The lesson here? Scrubs are every bit a uniform, just like other professions. Unfortunately there are those that wear my uniform that are unprofessional and act like idiots when in public. Painting all of us with the same brush is just as bad.
It is never the BIG things that will drive you mad, it is the little things, those continuous little irritating reminders that get under your skin that make work so damn frustrating. It’s the little idiosyncrasies of some nurses practices that will drive you up a wall. I’ve mentioned the “freak out over nothing” otherwise known as Chicken Little, but almost worse is the “I forgot the basics of nursing school.”
C’mon! The basics, turns, intake/output, taking a temperature with vitals, all in all really easy simple things. But it is like these don’t matter to a couple of my colleagues. And lately it seems like I’ve gotten the shit for it.

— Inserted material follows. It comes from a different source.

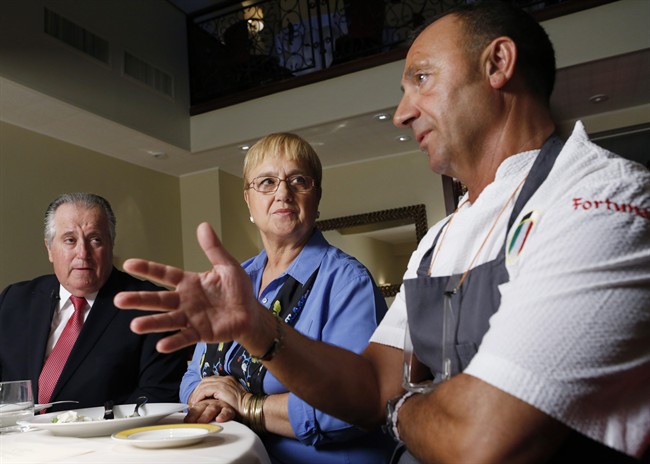 In this Sept. 17, 2015 photo, restaurateur Angelo Vivolo, and owner Lidia Bastianich, center, listen as Felidia executive chef Fortunato Nicotra, right, describes the food they plan to serve Pope Francis during his time in New York.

Case #1: obtunded patient. On continuous IV fluids and a crap-load of IV meds. Intake charted for entire shift: nothing. Nothing was charted. According to the charting, they were incontinent 42 times. OK, they’re basically hospice, but we have nothing official, shouldn’t we be doing the typical charting as if they were a regular patient? Thanks for that, when the docs ask me if they had any intake at all during the day I look like the idiot. Luckily I can point to my charting. What gets me with this, is that it is the easiest thing to do on an obtunded patient. If you can’t track accurate I&Os with them, how are you going to capture that on a mobile CHF patients – where it is really important?!

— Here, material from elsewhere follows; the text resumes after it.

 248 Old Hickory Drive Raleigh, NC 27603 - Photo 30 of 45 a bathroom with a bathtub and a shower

Case #2: Afib patient, on an amiodarone drip. Something doesn’t jive in the orders and when asked, they say, “I don’t know, I’ve never hung amio, just followed what pharmacy wrote on the bag.” First, I have to explain typical protocol is 1mg/min for 6 hours then a decreases to 0.5mg/min for 18 hours, standard loading protocol. It’s not like I’m pulling it out of my ass, it’s from the book. So what that the 1mg/min has be running for like 9 hours? Second, why didn’t you look it up? You admitted to me that you had never hung an amiodarone drip, we have a resource book that details floor protocol for initiation and maintenance, it’s all there, black and white. Again, I get to call the docs, explain the situation and get new orders. Truly it’s not a big deal, but it is the principle of it all.
If you can’t effectively manage simple situations, situations where you have available resources and ability to follow-up, how will you function when the shit hits the fan? I now know most of the meds I give on a regular basis, but I get ones where I have no idea. So what do I do? Look ’em up. It’s not like our patients are crashing and need them now, we have time to be thorough. I&Os? Yeah, on our basic patients I don’t always record. But if they are getting fluids/meds/drips you’re damn sure that’s getting recorded. I’m not perfect, never claimed to be. I make bone-headed mistakes and overlook stuff. Those are the exceptions though, not the normal. I bitch about it because for some it is normal. That’s the scary part. When it happens I try to talk to them, but too often it gets left by the wayside, pushed aside and taken care of.
To me the leaving of the little things (these are just two recent examples – from multiple nurses), tells me that you’re either A.) not paying attention, or B.) don’t get it. The little things are what differentiates the good nurses from the mediocre. The little things are the keys to catching our patients before they crump. The little things are what sets nurses apart and why techs can’t do our jobs. And it’s the little things that piss you off the most.